I honestly can't believe that a bunch of single women were reading this and finding it remotely applicable to their lives.  What kind of self-respecting bitch needs to be told not to fuck a guy for his appliances?  Fucking DUH, CNN!  This is the kind of article that one of my married, actively procreating cousins would read and think, "Hey, I bet Razzy could use this information.  I've seen 'Sex and the City'...dating in New York is hard!  Maybe this will help her find a husband!"  I'm surprised this hasn't actually shown up in my inbox yet, since some of my extended family members are doing whatever they can to make me respectable and help me obtain my MRS degree (which to them is far more valuable than the Ph.D I've pursued instead), even though my prospects for husband catching are now considerably dimmed since passing age 25 and officially becoming an old maid.

In fact, thanks to my lengthy stint as a single woman, I could probably outdo CNN's lame columnist with far less effort in terms of coming up with eight valid reasons not to fuck someone.
1. He's ugly.  This should be obvious, but I'm constantly amazed at how many butt-ass hideous trolls get laid regularly by having a modicum of charm.  Don't be fooled just because he's nice or funny; fucking ugly guys will get you nowhere but embarrassed.
2. He has a girlfriend/wife.  Take it from someone who has been "the other woman" on more than one occasion: fucking any dude with a serious significant other brings nothing but trouble.

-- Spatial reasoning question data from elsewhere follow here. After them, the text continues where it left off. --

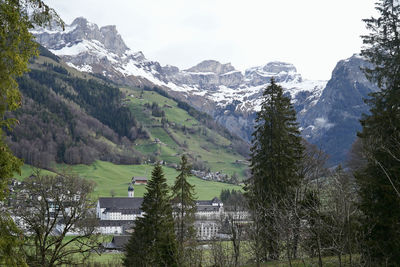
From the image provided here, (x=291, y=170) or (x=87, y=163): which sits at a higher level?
(x=87, y=163)

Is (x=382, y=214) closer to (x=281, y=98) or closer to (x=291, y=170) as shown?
(x=291, y=170)

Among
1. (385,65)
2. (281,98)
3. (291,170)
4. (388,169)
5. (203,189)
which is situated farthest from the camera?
(203,189)

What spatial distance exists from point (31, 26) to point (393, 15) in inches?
900

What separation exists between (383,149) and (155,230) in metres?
24.4

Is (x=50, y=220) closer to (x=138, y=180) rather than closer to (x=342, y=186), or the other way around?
(x=342, y=186)

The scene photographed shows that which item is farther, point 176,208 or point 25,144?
point 25,144

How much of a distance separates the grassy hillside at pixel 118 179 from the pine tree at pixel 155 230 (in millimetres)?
115395

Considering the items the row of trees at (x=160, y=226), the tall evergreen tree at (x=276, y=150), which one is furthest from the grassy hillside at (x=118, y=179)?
the tall evergreen tree at (x=276, y=150)

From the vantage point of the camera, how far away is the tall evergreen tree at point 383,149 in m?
16.0

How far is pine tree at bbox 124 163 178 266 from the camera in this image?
105 ft

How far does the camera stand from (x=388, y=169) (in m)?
16.7

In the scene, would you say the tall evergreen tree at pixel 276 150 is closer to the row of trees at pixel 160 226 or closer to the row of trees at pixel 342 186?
the row of trees at pixel 342 186

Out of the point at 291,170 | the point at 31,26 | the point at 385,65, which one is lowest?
the point at 291,170

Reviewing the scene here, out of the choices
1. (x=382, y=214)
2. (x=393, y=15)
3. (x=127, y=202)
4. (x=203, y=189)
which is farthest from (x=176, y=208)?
(x=203, y=189)
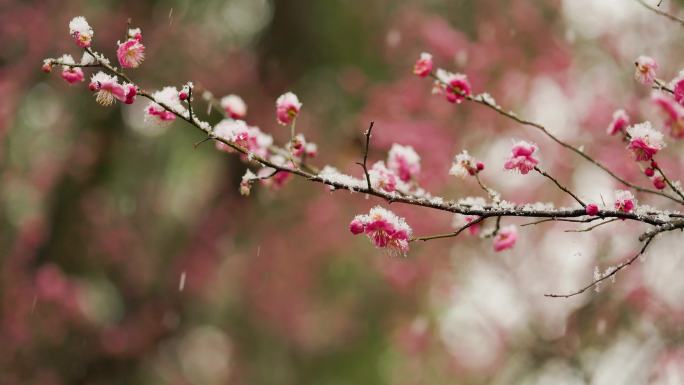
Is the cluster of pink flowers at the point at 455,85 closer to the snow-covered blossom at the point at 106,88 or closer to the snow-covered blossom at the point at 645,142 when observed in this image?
the snow-covered blossom at the point at 645,142

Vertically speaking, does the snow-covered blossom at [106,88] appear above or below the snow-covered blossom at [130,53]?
below

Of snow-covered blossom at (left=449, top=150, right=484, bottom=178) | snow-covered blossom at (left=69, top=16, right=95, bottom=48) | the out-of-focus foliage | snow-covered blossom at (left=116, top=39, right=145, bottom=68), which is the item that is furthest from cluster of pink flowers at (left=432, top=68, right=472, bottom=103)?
the out-of-focus foliage

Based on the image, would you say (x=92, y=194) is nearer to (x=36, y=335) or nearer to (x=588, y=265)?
(x=36, y=335)

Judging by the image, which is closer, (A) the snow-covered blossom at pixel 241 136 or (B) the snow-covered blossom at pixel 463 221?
(A) the snow-covered blossom at pixel 241 136

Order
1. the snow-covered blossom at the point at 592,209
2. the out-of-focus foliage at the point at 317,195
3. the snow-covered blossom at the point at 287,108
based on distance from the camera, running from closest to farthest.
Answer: the snow-covered blossom at the point at 592,209 < the snow-covered blossom at the point at 287,108 < the out-of-focus foliage at the point at 317,195

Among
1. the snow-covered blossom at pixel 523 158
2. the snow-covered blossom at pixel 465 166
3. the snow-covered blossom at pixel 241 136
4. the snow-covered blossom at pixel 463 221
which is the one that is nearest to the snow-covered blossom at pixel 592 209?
the snow-covered blossom at pixel 523 158

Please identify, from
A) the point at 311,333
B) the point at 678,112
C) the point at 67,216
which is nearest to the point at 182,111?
the point at 678,112

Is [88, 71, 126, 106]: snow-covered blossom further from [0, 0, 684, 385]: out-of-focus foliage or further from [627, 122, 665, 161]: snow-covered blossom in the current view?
[0, 0, 684, 385]: out-of-focus foliage
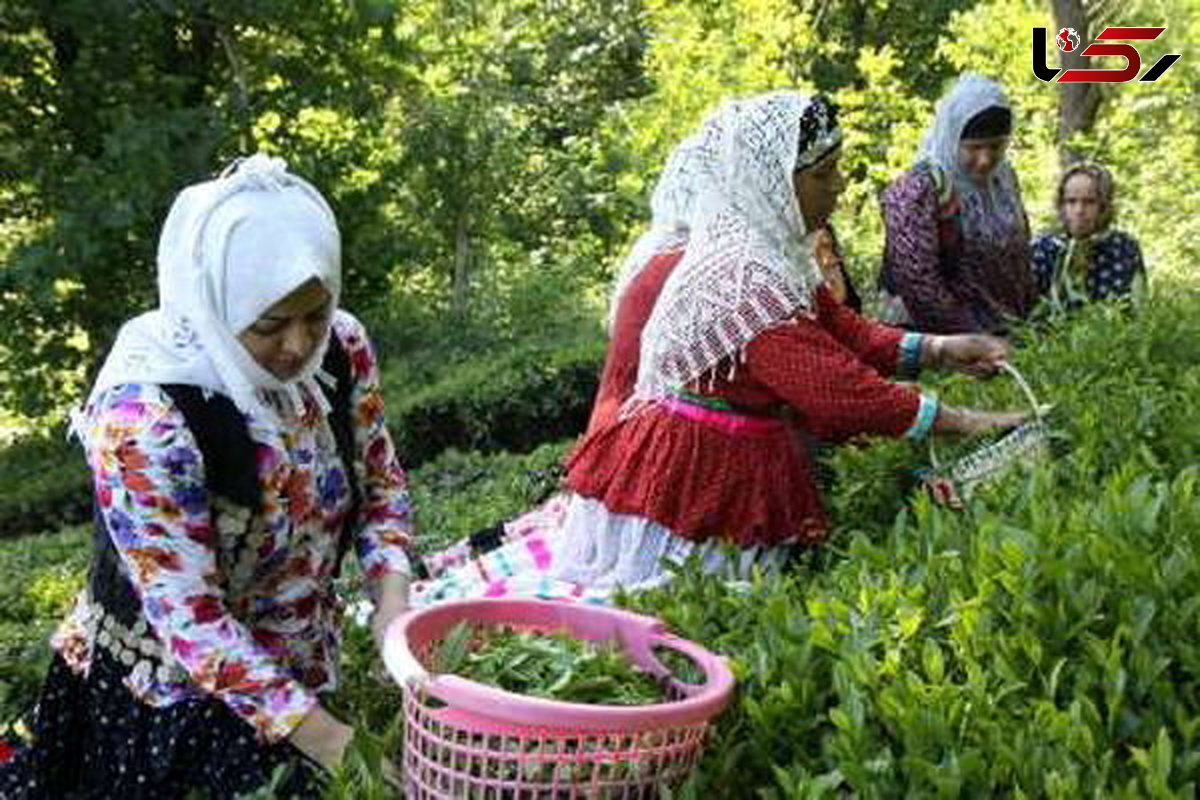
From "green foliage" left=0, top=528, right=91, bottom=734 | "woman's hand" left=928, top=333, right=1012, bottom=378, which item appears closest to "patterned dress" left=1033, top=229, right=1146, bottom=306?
"woman's hand" left=928, top=333, right=1012, bottom=378

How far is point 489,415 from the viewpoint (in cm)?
1020

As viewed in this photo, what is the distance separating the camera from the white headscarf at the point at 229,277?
2.13 m

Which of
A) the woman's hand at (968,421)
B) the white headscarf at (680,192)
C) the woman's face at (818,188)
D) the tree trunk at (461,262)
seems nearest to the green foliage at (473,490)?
the white headscarf at (680,192)

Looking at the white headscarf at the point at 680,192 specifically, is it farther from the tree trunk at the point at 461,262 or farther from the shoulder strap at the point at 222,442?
the tree trunk at the point at 461,262

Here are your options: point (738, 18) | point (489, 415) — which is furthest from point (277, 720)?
point (738, 18)

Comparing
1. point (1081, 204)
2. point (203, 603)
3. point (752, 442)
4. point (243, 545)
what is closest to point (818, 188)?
point (752, 442)

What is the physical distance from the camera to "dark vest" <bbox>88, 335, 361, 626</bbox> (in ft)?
7.20

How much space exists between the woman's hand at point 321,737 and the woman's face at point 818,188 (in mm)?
1739

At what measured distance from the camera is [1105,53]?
1034 cm

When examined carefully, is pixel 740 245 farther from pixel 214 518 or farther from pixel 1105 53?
pixel 1105 53

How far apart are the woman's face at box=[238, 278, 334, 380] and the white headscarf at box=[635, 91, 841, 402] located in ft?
3.81

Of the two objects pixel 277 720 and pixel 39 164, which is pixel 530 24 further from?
pixel 277 720

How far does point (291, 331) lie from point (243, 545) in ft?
1.23

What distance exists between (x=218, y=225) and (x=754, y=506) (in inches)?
61.8
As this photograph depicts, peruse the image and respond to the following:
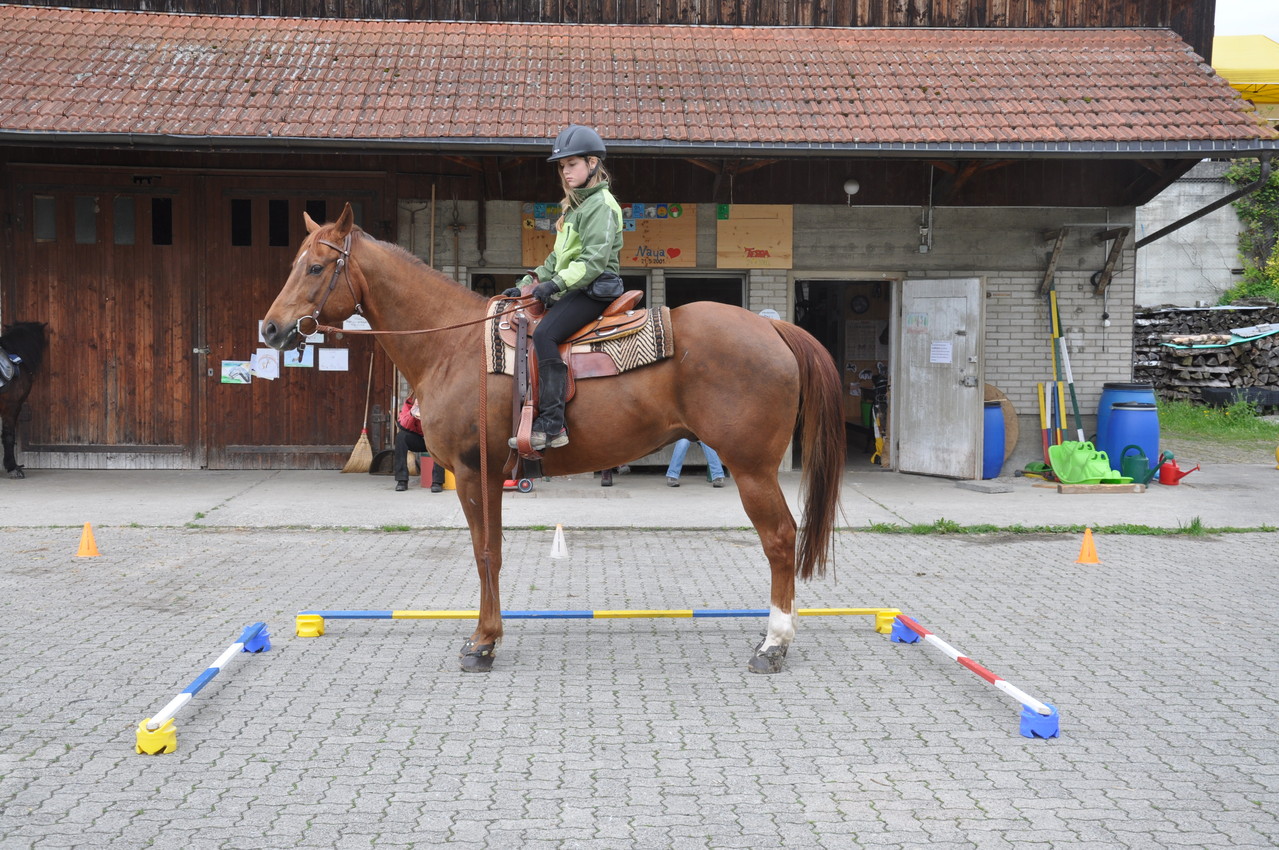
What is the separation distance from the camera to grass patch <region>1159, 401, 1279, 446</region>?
696 inches

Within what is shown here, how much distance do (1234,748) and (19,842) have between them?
468 cm

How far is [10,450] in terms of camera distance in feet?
38.6

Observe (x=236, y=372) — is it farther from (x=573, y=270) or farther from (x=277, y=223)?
(x=573, y=270)

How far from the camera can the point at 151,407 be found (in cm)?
1246

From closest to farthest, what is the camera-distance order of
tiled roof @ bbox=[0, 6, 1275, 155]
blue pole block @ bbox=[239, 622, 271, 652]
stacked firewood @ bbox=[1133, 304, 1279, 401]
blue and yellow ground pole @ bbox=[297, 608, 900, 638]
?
blue pole block @ bbox=[239, 622, 271, 652] → blue and yellow ground pole @ bbox=[297, 608, 900, 638] → tiled roof @ bbox=[0, 6, 1275, 155] → stacked firewood @ bbox=[1133, 304, 1279, 401]

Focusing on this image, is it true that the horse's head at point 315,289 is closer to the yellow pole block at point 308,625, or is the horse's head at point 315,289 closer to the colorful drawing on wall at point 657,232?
the yellow pole block at point 308,625

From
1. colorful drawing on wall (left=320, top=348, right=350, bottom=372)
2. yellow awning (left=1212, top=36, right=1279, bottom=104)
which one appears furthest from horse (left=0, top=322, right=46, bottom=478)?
yellow awning (left=1212, top=36, right=1279, bottom=104)

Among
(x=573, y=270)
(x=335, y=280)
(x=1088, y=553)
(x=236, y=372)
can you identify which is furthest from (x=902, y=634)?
(x=236, y=372)

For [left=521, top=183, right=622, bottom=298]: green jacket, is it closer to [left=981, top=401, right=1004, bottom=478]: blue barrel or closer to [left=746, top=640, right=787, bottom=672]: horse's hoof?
[left=746, top=640, right=787, bottom=672]: horse's hoof

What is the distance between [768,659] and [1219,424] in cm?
1808

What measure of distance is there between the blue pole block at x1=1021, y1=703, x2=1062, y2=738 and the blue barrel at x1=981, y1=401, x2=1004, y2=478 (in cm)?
866

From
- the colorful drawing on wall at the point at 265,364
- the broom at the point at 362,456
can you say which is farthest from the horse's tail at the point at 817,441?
the colorful drawing on wall at the point at 265,364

3. He has herpes.  This needs no explanation, but just be sure you check that peen for ulcerating lesions before you sit on it.
4. He's a dick to your friends.  He'll be a dick to you too.
5. He lives with his parent(s).  Again, this needs no explanation.
6. He talks about marriage or kids–and specifically how you might fit into his plans regarding either of these things–before you so much as kiss.  RUN, don't walk from this type of douchebag.  He's going to be even harder to get rid of than a mercy fuck.
7. He has kids.  If they're part of his life, you'll be expected to hang out with them, tolerate them, and actually behave in a maternal fashion.  If they're not, he's probably a deadbeat.  Either way, steer clear.
8. He doesn't like dogs.  A dog-hater is morally bereft, unreliable, disloyal, and untrustworthy.  Stay away.
If CNN insists on giving women advice on their love lives, I strongly recommend they hire me.  Not only do I have the experience fucking losers to dish out pragmatic tips for avoiding said bitch-ass punks, I am not stupid enough to think that most of my fellow single bitches are banging guys for their air conditioners.